My uncles had traveled from our African village to work in plantations one thousand miles away in the former British colonial Southern Rhodesia and now Zimbabwe in the 1940s and 50s. Some relatives had gone as far as Johannesburg and Cape town in South Africa which were almost two thousand miles away. They told riveting stories about the train on their return to the villages.

The train was an imposing technological phenomenon. But there is an aspect of it that creates tremendous enchantment. I experienced the wonder during that first train ride from Lusaka to Kitwe in Savannah Africa over three decades ago. My dad and I were in a third class car and I stuck my head out of the window to a vista of short prairie grassland interrupted by commercial farms, grass hut villages, valleys, and grazing live stock. At the first stop people ran to the sides of the train with oranges, guavas, bananas, biscuits or cookies, the famous yellow chikondamoyo home- baked buns spread with jam or butter, boiled eggs, and an assortment of soft drinks. I had been warned that there traders often ran away into the bush with your change if you were not careful during the hasty transactions. Some crooked passengers also deliberately delayed in paying the traders until the train would take off with the trader running along the train shouting for his or her money as the train picked up speed.
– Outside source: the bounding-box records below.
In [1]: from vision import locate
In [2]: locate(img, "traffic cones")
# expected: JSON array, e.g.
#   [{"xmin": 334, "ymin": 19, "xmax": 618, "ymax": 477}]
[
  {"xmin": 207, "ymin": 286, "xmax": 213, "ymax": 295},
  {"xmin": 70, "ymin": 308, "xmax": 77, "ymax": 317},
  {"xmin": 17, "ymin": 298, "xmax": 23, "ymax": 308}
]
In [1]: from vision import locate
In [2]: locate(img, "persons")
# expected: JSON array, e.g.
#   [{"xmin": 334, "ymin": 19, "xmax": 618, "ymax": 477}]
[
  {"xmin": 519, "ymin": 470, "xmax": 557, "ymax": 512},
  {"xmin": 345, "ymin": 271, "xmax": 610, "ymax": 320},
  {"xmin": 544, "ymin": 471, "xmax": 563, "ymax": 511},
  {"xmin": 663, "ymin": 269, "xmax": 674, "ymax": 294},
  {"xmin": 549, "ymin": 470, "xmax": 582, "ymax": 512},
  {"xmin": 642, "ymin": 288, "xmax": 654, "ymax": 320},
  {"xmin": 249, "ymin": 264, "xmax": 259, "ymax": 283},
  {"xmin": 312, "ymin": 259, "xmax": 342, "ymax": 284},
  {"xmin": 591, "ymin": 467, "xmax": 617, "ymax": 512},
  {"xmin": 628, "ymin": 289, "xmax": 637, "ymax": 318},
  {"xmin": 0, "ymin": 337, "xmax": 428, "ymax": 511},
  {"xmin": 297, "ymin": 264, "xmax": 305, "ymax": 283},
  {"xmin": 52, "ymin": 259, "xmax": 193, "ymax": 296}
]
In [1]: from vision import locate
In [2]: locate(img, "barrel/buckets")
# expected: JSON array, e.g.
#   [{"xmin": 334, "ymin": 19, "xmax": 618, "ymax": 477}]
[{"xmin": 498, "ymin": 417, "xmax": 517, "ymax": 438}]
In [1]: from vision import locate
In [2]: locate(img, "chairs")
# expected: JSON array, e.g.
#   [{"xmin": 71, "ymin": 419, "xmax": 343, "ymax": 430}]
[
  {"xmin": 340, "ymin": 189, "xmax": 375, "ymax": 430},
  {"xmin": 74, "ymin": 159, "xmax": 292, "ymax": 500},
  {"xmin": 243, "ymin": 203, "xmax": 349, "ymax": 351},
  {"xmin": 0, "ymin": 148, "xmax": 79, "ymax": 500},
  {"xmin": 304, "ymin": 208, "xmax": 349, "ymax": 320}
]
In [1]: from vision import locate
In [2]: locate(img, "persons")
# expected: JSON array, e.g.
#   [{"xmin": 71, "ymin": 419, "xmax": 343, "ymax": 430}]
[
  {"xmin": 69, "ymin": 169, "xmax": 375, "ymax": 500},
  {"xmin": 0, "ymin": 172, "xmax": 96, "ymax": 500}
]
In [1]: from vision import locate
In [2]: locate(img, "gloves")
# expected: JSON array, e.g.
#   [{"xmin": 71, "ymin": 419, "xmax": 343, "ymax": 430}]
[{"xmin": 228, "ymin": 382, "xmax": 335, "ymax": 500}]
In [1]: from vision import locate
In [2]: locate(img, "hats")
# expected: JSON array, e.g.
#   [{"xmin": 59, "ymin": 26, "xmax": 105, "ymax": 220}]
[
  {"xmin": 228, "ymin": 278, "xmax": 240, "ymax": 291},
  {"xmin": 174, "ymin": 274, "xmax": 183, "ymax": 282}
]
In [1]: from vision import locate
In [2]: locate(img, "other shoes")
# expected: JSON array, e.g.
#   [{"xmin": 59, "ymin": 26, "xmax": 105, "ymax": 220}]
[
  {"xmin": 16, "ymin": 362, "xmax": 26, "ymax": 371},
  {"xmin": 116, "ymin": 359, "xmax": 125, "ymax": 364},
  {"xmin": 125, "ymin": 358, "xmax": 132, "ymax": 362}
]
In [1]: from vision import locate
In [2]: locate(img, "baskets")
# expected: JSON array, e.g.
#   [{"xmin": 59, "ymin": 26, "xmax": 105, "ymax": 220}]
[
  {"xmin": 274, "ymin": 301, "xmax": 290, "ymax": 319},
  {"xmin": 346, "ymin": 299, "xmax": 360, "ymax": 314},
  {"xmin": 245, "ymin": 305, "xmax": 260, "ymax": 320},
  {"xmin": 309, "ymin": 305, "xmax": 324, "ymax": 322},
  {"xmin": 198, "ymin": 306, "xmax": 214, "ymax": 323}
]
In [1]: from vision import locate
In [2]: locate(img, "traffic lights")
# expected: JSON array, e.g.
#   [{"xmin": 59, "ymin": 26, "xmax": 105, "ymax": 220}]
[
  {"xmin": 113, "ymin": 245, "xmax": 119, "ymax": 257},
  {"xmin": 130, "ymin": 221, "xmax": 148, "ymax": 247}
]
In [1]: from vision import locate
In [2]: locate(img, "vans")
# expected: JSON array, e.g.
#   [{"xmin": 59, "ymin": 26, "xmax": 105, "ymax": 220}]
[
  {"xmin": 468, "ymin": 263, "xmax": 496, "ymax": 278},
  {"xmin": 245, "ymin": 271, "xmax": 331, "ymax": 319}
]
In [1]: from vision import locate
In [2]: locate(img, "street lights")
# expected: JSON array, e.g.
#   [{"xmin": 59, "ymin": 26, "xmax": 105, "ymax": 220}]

Since that first memorable train ride, I have come to understand why the train as a technological marvel became such a legend and inspired so much imagination. At the time of my first train ride there was a famous song in Zambia among the Nsenga people of  Petauke in Eastern Zambia in which someone in the country side was longing to travel to see the train before they died. Alick Nkhata was one one of the most popular Zambian singers in the 1950s. The song is on Alick Nkhata’s CD “Shalapo”.

Nsenga Zambian Language

Naima naima neo
Naima
Naima nkaone njanji
Ningafwe osayiona
Maye we ehhh
Olile olile
Ningafwe osayiona
Maye we ehhhh.

English Translation

I am leaving, I am leaving
Yes, I am leaving
I am leaving to go
And see the train
Before I die
Yes, to see it
Before I die.

Many people at the time described the train as “moaning” and the loud chugging along was characterized as “nashupika” which is an indigenous word for  “to suffer”. They were almost attributing human qualities to it.

Memorial Day signals the beginning of the long dog days of summer travel in America, a reminder that the train was a staple of the  American frontier in the West that inspired numerous Cowboy-Indian movies. Travel also became possible between the South and the burgeoning city life of the Industrial North-East cities such as Chicago, Memphis, Detroit, New York and Boston. Ray Charles’ version of “Chattanooga Choo-Choo” in the “The Genius Hits the Road” album and James Brown’s “Night train” are some of my favorites. Perhaps the most touching impact and enduring legacy of the train is in Blue Grass mountain music of West Virginia, Appalachia to Kentucky.  “Oh, train I can hear your whistle blow…” is one of my favorites by the Seldom Scene.